2009 AMC 10B Problems/Problem 6

Revision as of 07:13, 4 November 2022 by Pi is 3.14 (talk | contribs) (Video Solution)
(diff) ← Older revision | Latest revision (diff) | Newer revision → (diff)
The following problem is from both the 2009 AMC 10B #6 and 2009 AMC 12B #5, so both problems redirect to this page.

Problem

Kiana has two older twin brothers.
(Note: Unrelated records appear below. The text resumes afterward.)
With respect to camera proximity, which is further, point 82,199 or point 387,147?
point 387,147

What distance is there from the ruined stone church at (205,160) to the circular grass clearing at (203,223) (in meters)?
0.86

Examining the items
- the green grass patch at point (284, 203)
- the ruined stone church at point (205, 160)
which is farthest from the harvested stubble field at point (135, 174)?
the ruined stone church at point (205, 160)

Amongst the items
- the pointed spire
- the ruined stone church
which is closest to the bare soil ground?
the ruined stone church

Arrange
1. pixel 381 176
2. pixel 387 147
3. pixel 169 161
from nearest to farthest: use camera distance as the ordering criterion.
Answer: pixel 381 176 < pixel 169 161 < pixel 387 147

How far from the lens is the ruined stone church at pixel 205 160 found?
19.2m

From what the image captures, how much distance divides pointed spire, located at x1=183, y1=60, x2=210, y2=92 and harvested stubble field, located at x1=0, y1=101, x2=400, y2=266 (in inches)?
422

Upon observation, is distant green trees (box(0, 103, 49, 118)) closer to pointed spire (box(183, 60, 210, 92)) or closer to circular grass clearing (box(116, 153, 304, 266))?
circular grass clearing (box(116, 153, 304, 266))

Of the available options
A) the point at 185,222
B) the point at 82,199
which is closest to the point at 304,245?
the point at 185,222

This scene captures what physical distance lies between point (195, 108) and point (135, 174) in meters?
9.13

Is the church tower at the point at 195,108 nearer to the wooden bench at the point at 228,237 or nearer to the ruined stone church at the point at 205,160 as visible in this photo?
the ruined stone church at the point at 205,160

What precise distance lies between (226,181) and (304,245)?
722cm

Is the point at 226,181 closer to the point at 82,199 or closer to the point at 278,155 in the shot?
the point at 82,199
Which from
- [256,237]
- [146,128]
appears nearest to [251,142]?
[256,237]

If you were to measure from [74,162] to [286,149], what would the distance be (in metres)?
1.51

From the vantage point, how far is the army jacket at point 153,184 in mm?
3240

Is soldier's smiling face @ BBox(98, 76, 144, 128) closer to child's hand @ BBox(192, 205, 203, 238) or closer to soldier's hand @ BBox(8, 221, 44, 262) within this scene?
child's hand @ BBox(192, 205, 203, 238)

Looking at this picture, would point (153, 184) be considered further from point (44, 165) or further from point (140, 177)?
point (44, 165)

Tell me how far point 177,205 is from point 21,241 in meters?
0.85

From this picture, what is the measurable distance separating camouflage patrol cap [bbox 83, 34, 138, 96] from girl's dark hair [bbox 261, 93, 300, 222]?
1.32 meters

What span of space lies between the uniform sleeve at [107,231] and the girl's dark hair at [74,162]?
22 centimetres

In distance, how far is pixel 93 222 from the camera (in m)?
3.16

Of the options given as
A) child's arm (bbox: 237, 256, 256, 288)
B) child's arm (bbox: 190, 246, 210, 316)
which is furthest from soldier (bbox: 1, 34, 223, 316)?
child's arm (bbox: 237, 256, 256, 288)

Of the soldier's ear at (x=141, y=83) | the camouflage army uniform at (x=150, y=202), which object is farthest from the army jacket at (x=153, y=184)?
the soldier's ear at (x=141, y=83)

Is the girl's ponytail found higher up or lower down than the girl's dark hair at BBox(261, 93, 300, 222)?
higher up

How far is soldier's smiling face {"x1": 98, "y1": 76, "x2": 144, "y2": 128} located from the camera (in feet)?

The product of their three ages is 128. What is the sum of their three ages?

$\mathrm{(A)}\ 10\qquad \mathrm{(B)}\ 12\qquad \mathrm{(C)}\ 16\qquad \mathrm{(D)}\ 18\qquad \mathrm{(E)}\ 24$

Solution

The age of each person is a factor of $128 = 2^7$. So the twins could be $2^0 = 1, 2^1 = 2, 2^2 = 4, 2^3 = 8$ years of age and, consequently Kiana could be $128$, $32$, $8$, or $2$ years old, respectively. Because Kiana is younger than her brothers, she must be $2$ years old. So the sum of their ages is $2 + 8 + 8 = \boxed{18}$. The answer is $\mathrm{(D)}$.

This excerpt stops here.